I'm not denying your experience. I'm saying that when you say that your approach gives you X, and you can't get that any other way, that's incorrect. If you say that your approach gives you X in a way you prefer, I'll applaud that you've found the right way for you to play to maximize fun! And, I'll still talk about how games work.
Fine, that is your take but I've clarified what I mean by a living world. If you read @Bedrockgames above, he has the same take. It has value to me and my players. YMMV.
I'm had Bedrockgames on ignore for some time, largely because I got tired of the constant accusations of attacking him, personally, while he's busy attacking others, personally. So, no, thank you.

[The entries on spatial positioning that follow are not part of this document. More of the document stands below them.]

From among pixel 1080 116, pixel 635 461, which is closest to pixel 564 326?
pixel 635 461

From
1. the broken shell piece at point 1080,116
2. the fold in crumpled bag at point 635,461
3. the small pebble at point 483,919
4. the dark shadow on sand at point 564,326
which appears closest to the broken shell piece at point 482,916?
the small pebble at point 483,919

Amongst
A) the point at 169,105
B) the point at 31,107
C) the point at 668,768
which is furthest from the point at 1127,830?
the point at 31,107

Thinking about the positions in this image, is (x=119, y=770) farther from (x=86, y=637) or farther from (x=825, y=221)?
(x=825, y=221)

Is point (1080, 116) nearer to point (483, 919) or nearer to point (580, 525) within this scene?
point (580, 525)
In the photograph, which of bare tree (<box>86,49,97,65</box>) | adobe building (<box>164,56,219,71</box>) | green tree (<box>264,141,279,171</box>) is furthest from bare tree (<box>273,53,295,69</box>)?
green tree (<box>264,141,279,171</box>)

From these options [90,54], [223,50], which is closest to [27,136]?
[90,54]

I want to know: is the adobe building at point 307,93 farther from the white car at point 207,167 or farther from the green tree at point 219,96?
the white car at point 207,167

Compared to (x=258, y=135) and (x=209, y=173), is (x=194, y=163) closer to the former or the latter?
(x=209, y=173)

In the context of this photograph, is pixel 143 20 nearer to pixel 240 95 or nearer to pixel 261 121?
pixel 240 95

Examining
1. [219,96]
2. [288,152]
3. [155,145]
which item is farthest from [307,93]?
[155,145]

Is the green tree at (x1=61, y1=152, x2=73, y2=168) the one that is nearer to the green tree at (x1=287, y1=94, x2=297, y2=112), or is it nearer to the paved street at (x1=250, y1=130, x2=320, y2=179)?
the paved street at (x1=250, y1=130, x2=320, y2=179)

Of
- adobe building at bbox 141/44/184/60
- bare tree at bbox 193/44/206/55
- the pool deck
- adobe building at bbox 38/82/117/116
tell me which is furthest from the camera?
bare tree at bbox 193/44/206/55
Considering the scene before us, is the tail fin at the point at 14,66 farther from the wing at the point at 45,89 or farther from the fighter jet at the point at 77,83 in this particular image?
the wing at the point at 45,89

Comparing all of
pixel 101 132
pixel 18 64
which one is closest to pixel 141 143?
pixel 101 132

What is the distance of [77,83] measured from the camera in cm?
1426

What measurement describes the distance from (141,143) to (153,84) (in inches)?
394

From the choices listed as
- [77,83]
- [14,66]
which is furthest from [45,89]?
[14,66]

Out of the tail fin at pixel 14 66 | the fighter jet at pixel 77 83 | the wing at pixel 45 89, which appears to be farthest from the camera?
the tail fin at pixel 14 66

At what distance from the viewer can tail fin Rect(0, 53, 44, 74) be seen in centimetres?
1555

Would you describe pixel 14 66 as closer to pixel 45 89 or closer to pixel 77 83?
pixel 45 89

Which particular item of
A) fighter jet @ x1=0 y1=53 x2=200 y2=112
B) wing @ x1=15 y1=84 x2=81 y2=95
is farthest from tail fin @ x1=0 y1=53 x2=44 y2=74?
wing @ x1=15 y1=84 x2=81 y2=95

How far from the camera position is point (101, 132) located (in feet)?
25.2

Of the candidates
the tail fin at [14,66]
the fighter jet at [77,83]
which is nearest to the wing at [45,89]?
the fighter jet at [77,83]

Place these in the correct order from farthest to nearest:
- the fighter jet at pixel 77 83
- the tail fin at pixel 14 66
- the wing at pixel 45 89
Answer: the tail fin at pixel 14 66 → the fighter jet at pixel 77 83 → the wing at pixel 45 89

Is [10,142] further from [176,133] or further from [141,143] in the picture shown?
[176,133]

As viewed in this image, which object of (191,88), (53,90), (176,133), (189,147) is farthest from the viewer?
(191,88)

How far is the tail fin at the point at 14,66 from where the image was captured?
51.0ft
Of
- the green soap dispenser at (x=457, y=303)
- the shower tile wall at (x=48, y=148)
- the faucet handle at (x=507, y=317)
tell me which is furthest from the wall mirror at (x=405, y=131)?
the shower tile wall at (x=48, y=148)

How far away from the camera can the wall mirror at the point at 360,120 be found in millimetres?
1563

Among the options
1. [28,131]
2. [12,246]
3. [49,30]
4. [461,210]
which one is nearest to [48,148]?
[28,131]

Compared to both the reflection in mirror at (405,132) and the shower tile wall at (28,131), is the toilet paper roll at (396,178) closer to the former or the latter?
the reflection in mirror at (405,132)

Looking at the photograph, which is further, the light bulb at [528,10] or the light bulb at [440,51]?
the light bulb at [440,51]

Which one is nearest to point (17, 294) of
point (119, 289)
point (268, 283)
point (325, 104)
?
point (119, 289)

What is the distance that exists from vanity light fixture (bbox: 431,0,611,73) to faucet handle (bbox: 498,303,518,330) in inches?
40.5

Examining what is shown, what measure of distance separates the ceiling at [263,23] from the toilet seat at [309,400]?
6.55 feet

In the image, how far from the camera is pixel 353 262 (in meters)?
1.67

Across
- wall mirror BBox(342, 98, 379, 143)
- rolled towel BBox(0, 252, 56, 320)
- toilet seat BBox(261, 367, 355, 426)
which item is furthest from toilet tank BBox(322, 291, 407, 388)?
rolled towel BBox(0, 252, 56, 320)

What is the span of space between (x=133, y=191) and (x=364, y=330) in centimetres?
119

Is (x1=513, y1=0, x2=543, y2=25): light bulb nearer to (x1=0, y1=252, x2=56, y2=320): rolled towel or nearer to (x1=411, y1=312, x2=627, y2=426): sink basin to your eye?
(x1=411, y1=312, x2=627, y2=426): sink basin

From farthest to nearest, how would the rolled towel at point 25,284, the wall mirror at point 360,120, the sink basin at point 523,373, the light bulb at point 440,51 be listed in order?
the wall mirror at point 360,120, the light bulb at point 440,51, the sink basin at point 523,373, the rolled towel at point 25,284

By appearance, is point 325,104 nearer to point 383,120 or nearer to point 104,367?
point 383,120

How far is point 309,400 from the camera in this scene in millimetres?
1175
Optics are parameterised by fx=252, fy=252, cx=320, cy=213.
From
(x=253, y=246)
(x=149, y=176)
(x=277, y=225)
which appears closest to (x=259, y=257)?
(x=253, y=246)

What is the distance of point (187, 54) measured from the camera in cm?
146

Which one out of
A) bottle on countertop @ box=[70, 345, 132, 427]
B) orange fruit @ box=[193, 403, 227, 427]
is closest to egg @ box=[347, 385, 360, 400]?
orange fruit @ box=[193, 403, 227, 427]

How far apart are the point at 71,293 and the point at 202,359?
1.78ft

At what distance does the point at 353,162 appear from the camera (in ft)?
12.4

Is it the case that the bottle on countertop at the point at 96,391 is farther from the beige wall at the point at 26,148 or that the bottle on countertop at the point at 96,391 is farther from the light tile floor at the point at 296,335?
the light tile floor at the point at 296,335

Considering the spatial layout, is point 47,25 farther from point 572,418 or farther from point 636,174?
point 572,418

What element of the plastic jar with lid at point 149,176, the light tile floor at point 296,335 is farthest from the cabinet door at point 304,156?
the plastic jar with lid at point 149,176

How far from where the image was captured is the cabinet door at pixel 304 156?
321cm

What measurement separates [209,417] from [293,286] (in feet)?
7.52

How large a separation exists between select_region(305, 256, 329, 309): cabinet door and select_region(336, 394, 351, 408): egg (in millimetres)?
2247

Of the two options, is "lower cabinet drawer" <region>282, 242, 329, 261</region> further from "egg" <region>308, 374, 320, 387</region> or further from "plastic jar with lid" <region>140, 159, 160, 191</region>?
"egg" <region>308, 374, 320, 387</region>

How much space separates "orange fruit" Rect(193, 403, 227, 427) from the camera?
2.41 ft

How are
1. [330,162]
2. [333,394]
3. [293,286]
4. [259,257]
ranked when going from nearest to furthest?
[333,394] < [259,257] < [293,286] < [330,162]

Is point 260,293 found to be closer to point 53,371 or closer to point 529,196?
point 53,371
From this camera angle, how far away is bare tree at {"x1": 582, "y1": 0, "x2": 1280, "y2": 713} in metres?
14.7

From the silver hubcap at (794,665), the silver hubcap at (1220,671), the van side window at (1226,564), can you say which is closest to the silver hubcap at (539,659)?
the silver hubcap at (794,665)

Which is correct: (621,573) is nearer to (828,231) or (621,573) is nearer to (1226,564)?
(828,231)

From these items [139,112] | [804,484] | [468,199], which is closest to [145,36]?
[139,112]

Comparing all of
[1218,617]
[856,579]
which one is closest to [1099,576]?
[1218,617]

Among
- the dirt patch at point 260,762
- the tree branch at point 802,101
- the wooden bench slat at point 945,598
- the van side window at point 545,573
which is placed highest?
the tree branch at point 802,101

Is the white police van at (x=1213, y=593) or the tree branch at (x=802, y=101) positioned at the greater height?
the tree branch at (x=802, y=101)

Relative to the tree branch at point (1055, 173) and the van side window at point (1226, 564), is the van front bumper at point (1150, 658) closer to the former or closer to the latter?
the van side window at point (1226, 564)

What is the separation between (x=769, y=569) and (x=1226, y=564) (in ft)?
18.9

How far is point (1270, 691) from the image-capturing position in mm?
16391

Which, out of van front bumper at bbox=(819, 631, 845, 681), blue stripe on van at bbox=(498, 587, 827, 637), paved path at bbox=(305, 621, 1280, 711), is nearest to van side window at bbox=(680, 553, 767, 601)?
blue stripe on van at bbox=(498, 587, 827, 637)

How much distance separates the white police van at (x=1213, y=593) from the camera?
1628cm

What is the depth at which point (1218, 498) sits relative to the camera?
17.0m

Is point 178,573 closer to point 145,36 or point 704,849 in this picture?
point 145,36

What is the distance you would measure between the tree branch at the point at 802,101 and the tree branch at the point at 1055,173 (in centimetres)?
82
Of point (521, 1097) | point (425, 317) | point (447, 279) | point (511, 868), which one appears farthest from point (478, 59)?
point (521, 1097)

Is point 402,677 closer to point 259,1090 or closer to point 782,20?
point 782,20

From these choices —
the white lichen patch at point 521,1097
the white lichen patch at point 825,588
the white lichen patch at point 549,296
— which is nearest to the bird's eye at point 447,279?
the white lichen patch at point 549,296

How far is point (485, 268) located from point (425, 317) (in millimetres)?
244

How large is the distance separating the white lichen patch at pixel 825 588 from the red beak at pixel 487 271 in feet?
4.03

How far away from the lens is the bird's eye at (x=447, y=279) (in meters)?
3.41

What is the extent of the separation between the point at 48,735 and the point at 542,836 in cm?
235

That your approach has value to you and yours is beyond question, and I've never questioned it.
 

Emerikol

Adventurer
No one's trying to convince you, personally, to enjoy it, just that's it is not only possible to play differently but also actually quite successful in precisely the way described. Not, in other words, inconsistent and shallow. Not to put to fine a point on it, but the couple of campaigns you've in don't carry much explanatory weight in any kind of broader way, although they do certainly explain your opinions.
Isn't consistency and shallowness a matter of opinion? If you play a game and think it is tremendously consistent and deeply immersive, does that mean I would automatically think the same? Are we discussing matters of taste? So when I give my taste preference, that is not an assault upon your own tastes. It is my perspective and experience.
 

Ovinomancer

No flips for you!
Isn't consistency and shallowness a matter of opinion? If you play a game and think it is tremendously consistent and deeply immersive, does that mean I would automatically think the same? Are we discussing matters of taste? So when I give my taste preference, that is not an assault upon your own tastes. It is my perspective and experience.
But, to put a point on it, you haven't played these games. So, how would you know?
 

Arilyn

Hero
Yep, you have to try the minimal/no prep style. It can feel counter-intuitive, but it does work really well. You may dislike it, but it can't be really understood without giving it a whirl. It can't be inconsistent, shallow, non immersive, etc. or the style would not have so many adherents.
 

Fenris-77

Small God of the Dozens
Supporter
Isn't consistency and shallowness a matter of opinion? If you play a game and think it is tremendously consistent and deeply immersive, does that mean I would automatically think the same? Are we discussing matters of taste? So when I give my taste preference, that is not an assault upon your own tastes. It is my perspective and experience.
The game you played in isn't the games I run or play in. Suggesting that that is the case is .... pretty odd. Your taste is yours, same with everyone, but your experience, slight as is it is, isn't definitive in any kind of way.
 

Ovinomancer

No flips for you!
Yep, you have to try the minimal/no prep style. It can feel counter-intuitive, but it does work really well. You may dislike it, but it can't be really understood without giving it a whirl. It can't be inconsistent, shallow, non immersive, etc. or the style would not have so many adherents.
Right, the claim that this kind of play creates these kinds of issues directly says that people that play that way like inconsistency and shallowness. Quite the opposite, really -- one of the issues that made me move to exploring other styles of play was a dissatisfaction with the feel of consistency in heavy prep games (it felt forced), and the amount of sheer work necessary to create them.